La comunidad judía de Castilla, cuya presencia en Toledo fue muy elevada en el siglo XII, contribuyó decisivamente al encuentro entre el pensamiento griego transmitido por los árabes y el pensamiento cristiano. Los judíos actuaban como traductores al castellano de textos árabes, para que clérigos cultos lo vertieran después al latín. La experiencia no sólo enriqueció al cristianismo, sino también al pensamiento judío, que, de estar influido fundamentalmente por el platonismo, comenzó a valorar en gran medida el aristotelismo, como se ve en Maimónides.

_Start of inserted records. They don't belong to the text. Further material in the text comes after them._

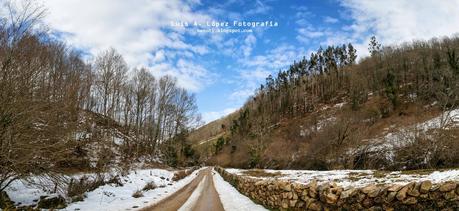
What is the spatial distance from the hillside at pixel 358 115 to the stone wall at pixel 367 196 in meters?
21.5

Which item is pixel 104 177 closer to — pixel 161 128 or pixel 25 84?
pixel 25 84

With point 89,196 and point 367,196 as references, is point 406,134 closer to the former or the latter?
point 367,196

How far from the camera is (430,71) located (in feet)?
240

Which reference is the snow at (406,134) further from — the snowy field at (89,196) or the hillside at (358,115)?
the snowy field at (89,196)

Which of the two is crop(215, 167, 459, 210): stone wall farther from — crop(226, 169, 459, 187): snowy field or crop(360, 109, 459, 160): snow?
crop(360, 109, 459, 160): snow

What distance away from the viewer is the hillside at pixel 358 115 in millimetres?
32062

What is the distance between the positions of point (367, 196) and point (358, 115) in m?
39.5

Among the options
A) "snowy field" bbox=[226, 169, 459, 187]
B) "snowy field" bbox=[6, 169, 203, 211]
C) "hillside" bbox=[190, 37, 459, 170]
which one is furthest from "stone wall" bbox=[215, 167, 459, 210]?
"hillside" bbox=[190, 37, 459, 170]

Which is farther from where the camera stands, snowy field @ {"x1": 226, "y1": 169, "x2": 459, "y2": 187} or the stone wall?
snowy field @ {"x1": 226, "y1": 169, "x2": 459, "y2": 187}

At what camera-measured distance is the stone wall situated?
6618 mm

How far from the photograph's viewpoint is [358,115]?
147 ft

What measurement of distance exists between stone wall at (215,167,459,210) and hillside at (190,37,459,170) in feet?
70.4

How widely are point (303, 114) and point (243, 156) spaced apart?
1125 inches

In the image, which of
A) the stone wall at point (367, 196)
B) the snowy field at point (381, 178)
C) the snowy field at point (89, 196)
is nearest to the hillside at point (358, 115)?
the snowy field at point (381, 178)
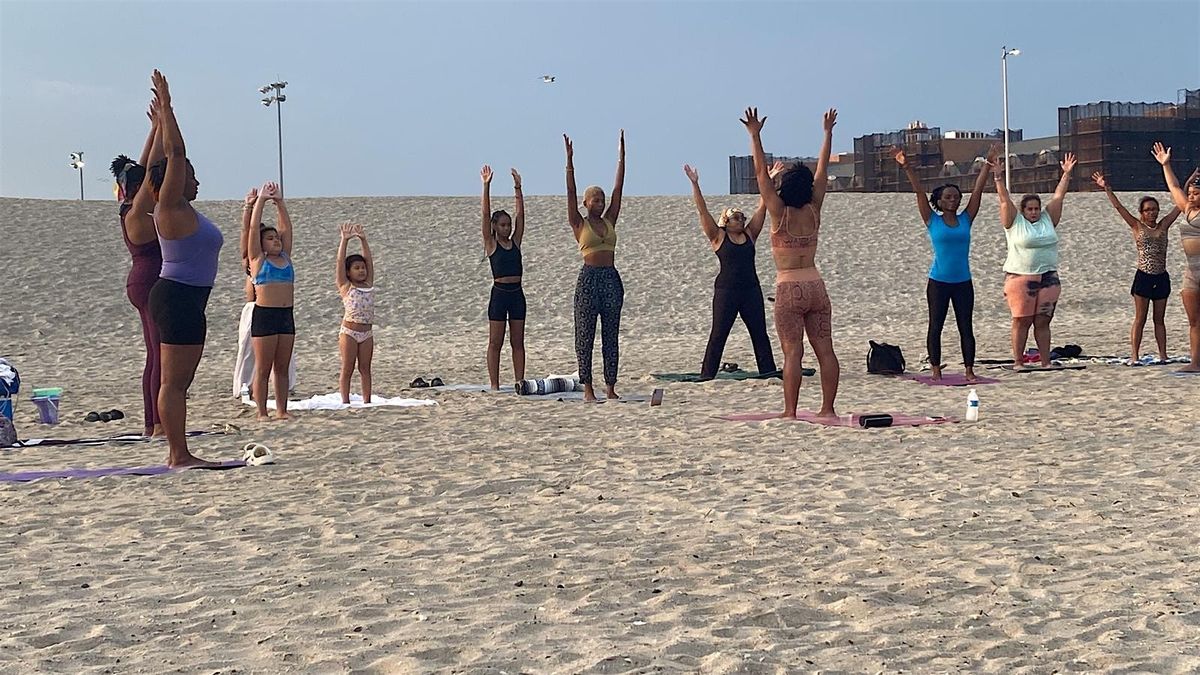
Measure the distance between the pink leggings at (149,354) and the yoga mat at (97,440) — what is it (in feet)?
0.54

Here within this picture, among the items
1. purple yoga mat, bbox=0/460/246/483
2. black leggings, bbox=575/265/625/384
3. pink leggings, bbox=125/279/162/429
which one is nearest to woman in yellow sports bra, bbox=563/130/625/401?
black leggings, bbox=575/265/625/384

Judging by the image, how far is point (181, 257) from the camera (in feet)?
23.1

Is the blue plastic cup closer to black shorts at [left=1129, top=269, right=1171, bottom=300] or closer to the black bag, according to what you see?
the black bag

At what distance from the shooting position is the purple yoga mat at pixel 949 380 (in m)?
11.1

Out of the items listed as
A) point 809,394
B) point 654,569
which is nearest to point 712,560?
point 654,569

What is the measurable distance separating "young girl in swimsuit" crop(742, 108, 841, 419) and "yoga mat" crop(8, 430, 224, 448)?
383 cm

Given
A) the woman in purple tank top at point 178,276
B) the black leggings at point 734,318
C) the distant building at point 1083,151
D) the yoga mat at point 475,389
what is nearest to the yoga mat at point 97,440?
the woman in purple tank top at point 178,276

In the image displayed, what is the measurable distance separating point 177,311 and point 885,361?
7113 millimetres

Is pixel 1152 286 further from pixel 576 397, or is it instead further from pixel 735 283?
pixel 576 397

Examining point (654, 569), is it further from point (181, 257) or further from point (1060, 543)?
point (181, 257)

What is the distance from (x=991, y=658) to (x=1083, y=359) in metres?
10.1

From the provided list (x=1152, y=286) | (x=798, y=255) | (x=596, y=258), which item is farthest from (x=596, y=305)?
(x=1152, y=286)

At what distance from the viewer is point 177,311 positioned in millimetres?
7027

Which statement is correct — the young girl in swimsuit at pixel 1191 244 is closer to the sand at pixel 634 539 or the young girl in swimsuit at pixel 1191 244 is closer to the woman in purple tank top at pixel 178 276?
the sand at pixel 634 539
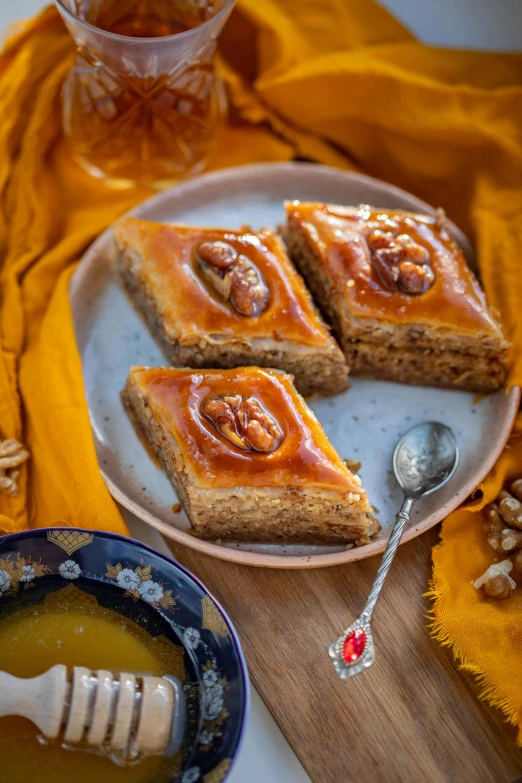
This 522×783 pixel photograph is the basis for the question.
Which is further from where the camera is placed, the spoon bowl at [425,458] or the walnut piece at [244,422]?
the spoon bowl at [425,458]

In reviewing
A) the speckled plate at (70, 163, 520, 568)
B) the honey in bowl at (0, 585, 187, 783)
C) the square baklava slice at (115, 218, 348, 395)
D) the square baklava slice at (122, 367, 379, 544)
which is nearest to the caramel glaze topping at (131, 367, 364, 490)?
the square baklava slice at (122, 367, 379, 544)

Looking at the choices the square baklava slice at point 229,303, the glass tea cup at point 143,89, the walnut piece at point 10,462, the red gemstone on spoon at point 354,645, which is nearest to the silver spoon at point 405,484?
the red gemstone on spoon at point 354,645

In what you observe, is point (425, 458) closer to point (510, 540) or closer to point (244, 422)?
point (510, 540)

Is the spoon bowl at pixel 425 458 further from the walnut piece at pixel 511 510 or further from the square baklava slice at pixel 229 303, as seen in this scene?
the square baklava slice at pixel 229 303

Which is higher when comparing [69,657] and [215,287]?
[215,287]

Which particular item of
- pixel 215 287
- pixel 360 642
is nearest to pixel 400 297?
pixel 215 287

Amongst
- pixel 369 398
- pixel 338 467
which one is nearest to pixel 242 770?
pixel 338 467

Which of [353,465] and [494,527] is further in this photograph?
[353,465]
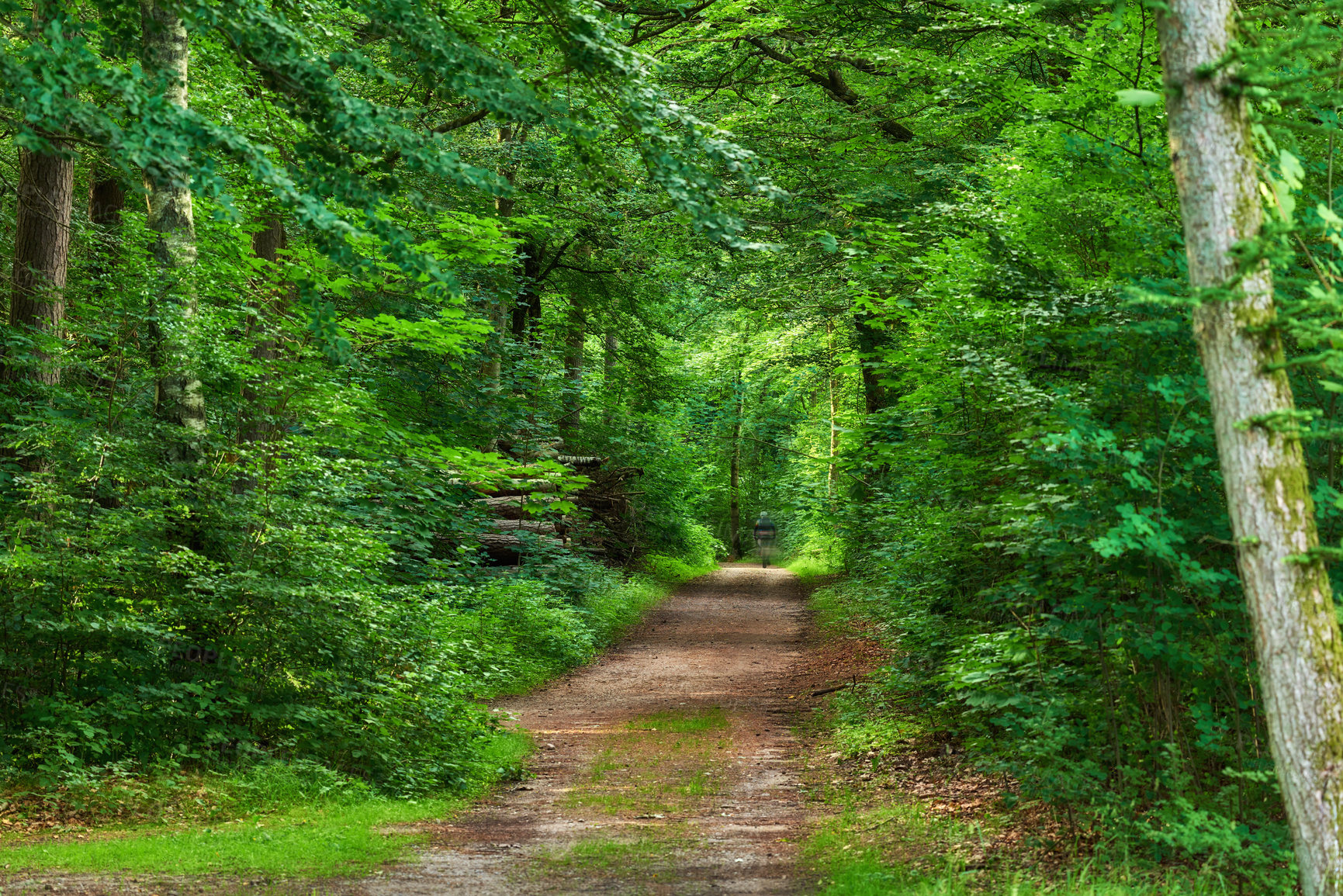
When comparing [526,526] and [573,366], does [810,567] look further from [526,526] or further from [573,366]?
[526,526]

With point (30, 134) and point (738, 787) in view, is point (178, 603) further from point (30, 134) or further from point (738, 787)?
point (738, 787)

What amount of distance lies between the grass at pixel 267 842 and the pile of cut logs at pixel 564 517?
14.9ft

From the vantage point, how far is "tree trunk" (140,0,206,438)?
26.8 ft

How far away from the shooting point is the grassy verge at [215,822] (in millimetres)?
6258

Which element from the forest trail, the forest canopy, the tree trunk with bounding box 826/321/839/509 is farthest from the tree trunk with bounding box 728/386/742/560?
the forest canopy

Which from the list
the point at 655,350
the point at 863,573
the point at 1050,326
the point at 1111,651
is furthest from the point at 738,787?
the point at 655,350

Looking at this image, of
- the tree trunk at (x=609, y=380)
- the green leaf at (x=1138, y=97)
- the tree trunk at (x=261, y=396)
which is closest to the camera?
the green leaf at (x=1138, y=97)

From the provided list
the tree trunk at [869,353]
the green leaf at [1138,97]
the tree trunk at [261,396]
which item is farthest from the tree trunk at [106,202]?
the green leaf at [1138,97]

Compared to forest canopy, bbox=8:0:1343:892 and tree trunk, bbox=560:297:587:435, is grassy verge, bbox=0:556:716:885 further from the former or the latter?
tree trunk, bbox=560:297:587:435

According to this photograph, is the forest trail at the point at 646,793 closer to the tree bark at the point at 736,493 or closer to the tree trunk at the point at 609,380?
the tree trunk at the point at 609,380

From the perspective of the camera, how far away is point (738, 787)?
9289mm

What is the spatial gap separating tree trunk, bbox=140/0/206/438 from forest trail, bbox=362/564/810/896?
4.08 metres

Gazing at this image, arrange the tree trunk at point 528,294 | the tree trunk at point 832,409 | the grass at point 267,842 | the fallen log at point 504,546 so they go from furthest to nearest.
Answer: the tree trunk at point 832,409 < the tree trunk at point 528,294 < the fallen log at point 504,546 < the grass at point 267,842

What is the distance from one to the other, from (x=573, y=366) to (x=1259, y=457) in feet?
70.7
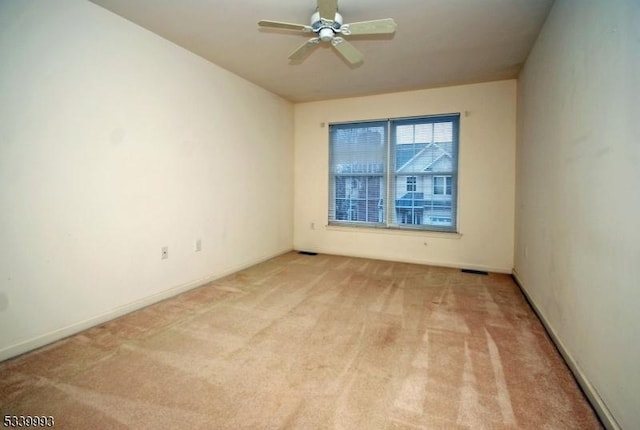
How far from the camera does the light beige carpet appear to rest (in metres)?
1.50

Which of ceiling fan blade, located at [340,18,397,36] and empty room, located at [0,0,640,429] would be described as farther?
ceiling fan blade, located at [340,18,397,36]

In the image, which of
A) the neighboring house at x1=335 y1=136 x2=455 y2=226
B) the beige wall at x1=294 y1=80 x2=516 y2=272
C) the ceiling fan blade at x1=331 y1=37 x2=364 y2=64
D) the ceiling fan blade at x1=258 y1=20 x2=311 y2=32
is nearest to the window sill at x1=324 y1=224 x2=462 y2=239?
the beige wall at x1=294 y1=80 x2=516 y2=272

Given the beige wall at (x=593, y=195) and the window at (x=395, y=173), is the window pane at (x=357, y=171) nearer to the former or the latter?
the window at (x=395, y=173)

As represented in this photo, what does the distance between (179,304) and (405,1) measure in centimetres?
337

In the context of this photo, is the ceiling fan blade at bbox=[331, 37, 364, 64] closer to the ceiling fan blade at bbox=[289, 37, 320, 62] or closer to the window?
the ceiling fan blade at bbox=[289, 37, 320, 62]

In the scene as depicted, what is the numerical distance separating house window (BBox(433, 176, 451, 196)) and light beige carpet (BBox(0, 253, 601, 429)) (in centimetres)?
185

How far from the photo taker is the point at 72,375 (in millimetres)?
1809

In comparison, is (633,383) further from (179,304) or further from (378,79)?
(378,79)

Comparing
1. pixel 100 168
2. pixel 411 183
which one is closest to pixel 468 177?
pixel 411 183

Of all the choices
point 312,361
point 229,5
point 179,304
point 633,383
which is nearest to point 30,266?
point 179,304

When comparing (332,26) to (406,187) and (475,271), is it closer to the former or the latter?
(406,187)

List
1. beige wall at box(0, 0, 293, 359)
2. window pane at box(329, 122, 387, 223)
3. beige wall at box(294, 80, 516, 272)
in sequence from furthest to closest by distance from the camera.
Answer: window pane at box(329, 122, 387, 223)
beige wall at box(294, 80, 516, 272)
beige wall at box(0, 0, 293, 359)

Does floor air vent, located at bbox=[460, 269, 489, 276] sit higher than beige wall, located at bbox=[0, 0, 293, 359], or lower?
lower

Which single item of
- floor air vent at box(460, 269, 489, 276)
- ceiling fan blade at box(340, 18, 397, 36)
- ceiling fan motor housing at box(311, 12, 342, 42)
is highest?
ceiling fan motor housing at box(311, 12, 342, 42)
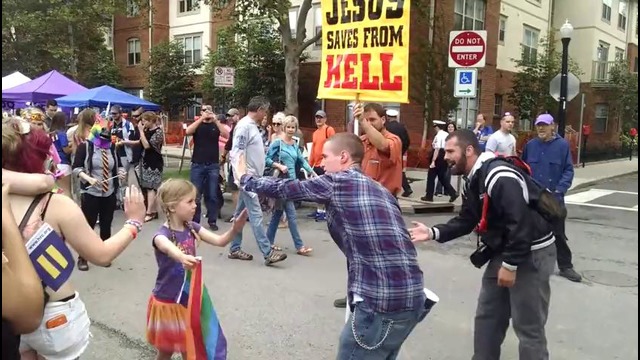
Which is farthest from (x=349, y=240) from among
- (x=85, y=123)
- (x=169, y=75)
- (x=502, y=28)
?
(x=169, y=75)

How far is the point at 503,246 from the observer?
3438 mm

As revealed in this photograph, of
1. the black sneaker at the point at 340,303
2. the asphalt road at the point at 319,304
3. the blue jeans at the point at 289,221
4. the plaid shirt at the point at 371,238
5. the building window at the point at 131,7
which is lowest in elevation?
the asphalt road at the point at 319,304

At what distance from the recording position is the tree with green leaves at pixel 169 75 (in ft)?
92.1

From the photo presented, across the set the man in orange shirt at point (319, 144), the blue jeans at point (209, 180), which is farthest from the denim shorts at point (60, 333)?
the man in orange shirt at point (319, 144)

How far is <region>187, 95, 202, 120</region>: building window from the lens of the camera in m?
29.5

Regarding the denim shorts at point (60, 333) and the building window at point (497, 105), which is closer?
the denim shorts at point (60, 333)

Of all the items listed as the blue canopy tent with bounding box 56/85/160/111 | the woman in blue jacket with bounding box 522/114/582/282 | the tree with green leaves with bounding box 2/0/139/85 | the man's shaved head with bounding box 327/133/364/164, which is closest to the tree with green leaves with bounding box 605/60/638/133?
the woman in blue jacket with bounding box 522/114/582/282

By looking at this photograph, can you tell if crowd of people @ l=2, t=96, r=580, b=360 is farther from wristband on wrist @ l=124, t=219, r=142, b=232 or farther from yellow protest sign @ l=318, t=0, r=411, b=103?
yellow protest sign @ l=318, t=0, r=411, b=103

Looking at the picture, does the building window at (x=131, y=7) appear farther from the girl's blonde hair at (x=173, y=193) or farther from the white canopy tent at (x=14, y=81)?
the girl's blonde hair at (x=173, y=193)

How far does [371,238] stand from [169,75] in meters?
27.2

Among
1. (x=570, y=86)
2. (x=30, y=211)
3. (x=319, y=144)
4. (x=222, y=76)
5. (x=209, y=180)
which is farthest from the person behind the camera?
(x=222, y=76)

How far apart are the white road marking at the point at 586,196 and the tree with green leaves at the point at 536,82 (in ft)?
27.5

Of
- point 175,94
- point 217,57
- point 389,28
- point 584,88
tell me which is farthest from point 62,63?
point 389,28

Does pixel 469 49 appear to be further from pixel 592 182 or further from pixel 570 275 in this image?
pixel 592 182
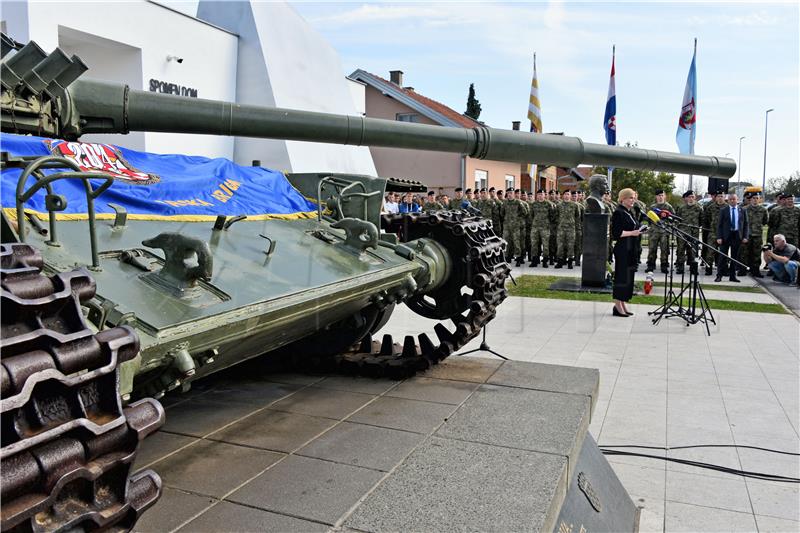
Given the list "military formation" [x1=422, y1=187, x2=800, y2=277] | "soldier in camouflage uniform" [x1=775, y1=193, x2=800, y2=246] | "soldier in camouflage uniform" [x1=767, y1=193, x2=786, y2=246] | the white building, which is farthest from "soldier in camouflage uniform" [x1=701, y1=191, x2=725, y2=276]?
the white building

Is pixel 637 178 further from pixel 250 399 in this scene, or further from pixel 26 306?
pixel 26 306

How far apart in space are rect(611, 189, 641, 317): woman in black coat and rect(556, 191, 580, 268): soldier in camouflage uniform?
21.6 feet

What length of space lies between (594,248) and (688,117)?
5.21 m

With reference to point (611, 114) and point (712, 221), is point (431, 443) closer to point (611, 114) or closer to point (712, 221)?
point (712, 221)

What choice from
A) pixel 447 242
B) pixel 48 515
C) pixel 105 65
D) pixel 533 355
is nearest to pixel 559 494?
pixel 48 515

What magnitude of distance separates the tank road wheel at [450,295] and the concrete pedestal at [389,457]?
0.60ft

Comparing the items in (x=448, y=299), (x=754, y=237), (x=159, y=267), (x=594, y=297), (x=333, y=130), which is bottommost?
(x=594, y=297)

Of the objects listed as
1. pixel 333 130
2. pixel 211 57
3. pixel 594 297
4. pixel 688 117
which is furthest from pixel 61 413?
pixel 688 117

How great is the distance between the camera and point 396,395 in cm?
482

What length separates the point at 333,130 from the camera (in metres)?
4.58

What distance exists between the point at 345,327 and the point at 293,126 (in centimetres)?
188

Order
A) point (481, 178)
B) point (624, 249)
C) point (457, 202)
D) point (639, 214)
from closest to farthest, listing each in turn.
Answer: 1. point (624, 249)
2. point (639, 214)
3. point (457, 202)
4. point (481, 178)

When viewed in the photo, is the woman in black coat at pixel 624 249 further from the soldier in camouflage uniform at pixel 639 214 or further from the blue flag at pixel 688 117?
the blue flag at pixel 688 117

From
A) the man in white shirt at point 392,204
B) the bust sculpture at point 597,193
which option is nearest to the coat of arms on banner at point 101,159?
the bust sculpture at point 597,193
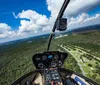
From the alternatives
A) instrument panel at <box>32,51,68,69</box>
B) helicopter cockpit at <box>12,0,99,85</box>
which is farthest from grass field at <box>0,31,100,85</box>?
helicopter cockpit at <box>12,0,99,85</box>

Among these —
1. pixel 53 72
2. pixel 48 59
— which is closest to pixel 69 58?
pixel 48 59

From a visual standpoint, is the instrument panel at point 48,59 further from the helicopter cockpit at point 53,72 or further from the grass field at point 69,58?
the grass field at point 69,58

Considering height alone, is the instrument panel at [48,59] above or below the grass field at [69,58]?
above

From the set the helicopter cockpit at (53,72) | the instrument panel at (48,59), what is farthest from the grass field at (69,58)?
the helicopter cockpit at (53,72)

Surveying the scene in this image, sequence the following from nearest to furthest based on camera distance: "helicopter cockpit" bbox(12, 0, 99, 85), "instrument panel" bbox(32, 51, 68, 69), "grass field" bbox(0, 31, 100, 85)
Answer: "helicopter cockpit" bbox(12, 0, 99, 85)
"instrument panel" bbox(32, 51, 68, 69)
"grass field" bbox(0, 31, 100, 85)

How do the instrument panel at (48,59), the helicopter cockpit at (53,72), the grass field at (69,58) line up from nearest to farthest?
the helicopter cockpit at (53,72)
the instrument panel at (48,59)
the grass field at (69,58)

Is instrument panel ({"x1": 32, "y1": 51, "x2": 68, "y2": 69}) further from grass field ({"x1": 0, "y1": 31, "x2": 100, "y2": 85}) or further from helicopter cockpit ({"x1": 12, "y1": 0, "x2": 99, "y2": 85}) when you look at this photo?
grass field ({"x1": 0, "y1": 31, "x2": 100, "y2": 85})
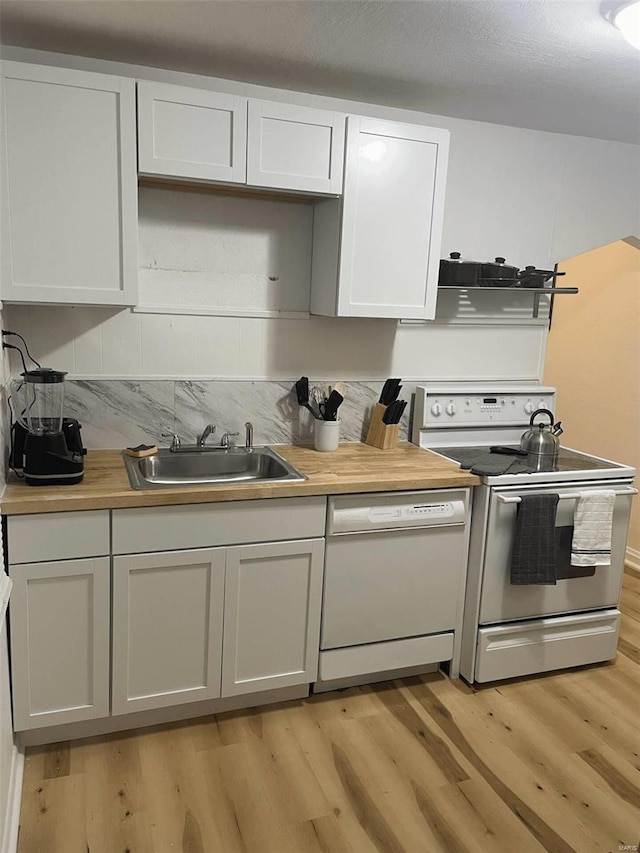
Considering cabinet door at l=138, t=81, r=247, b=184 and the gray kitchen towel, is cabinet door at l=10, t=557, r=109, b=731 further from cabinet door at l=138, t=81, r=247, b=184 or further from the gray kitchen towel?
the gray kitchen towel

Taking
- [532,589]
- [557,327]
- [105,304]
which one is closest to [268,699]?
[532,589]

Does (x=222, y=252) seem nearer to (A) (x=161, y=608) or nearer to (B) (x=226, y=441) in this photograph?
(B) (x=226, y=441)

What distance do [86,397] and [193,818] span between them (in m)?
1.54

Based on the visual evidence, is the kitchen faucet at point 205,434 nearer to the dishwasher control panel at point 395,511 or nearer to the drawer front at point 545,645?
the dishwasher control panel at point 395,511

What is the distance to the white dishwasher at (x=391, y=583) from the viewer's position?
2502 mm

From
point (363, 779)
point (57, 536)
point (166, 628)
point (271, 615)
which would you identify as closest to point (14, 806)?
point (166, 628)

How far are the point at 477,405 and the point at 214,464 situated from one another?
1.27m

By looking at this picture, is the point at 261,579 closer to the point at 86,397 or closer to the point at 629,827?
the point at 86,397

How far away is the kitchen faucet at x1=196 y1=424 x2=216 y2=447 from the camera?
275cm

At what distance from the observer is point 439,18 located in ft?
6.61

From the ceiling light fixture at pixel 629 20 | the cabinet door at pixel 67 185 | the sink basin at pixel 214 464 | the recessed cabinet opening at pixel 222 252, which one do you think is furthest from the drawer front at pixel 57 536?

En los siglos XII y XIII, las tres creencias se convirtieron en integradoras de otras tantas comunidades que habitaban en el mismo suelo, cada una de ellas aparecía dotada de tradiciones, lengua literaria, costumbres y derecho peculiares. Cada comunidad seguía su Ley, pero vivía dentro de un territorio cuyo soberano pertenece a una, la que detenta una absoluta legitimidad que niega a las otras dos. Coexistencia no significó en ningún momento igualdad, solo tolerancia.
Las tres confesiones, aún combatiéndose recíprocamente, se influyeron entre sí con intensidad tal que resulta muy difícil separar las aportaciones de cada sector al común patrimonio de la cultura española. Todos pretendían conservar su identidad, manteniéndola en estado de pureza. Por eso nunca llegó a declararse deseable la convivencia, a lo sumo se decía que era útil. Lo s reyes ante las Cortes no paraban de insistir que los “judíos eran suyos” y que su finalidad era la conversión.
Durante los siglos medievales, la sociedad cristiana española se mostró persistente en su hostilidad hacia los judíos, aunque fue muy variable en sus manifestaciones concretas. El aire de tolerancia que se respiraba era solo en el caso de que los individuos se convirtieran mediante el bautizo.
Lo cierto es que judíos y musulmanes formaban sendas minorías, organizadas como microsociedades en el interior de la gran sociedad cristiana nacional.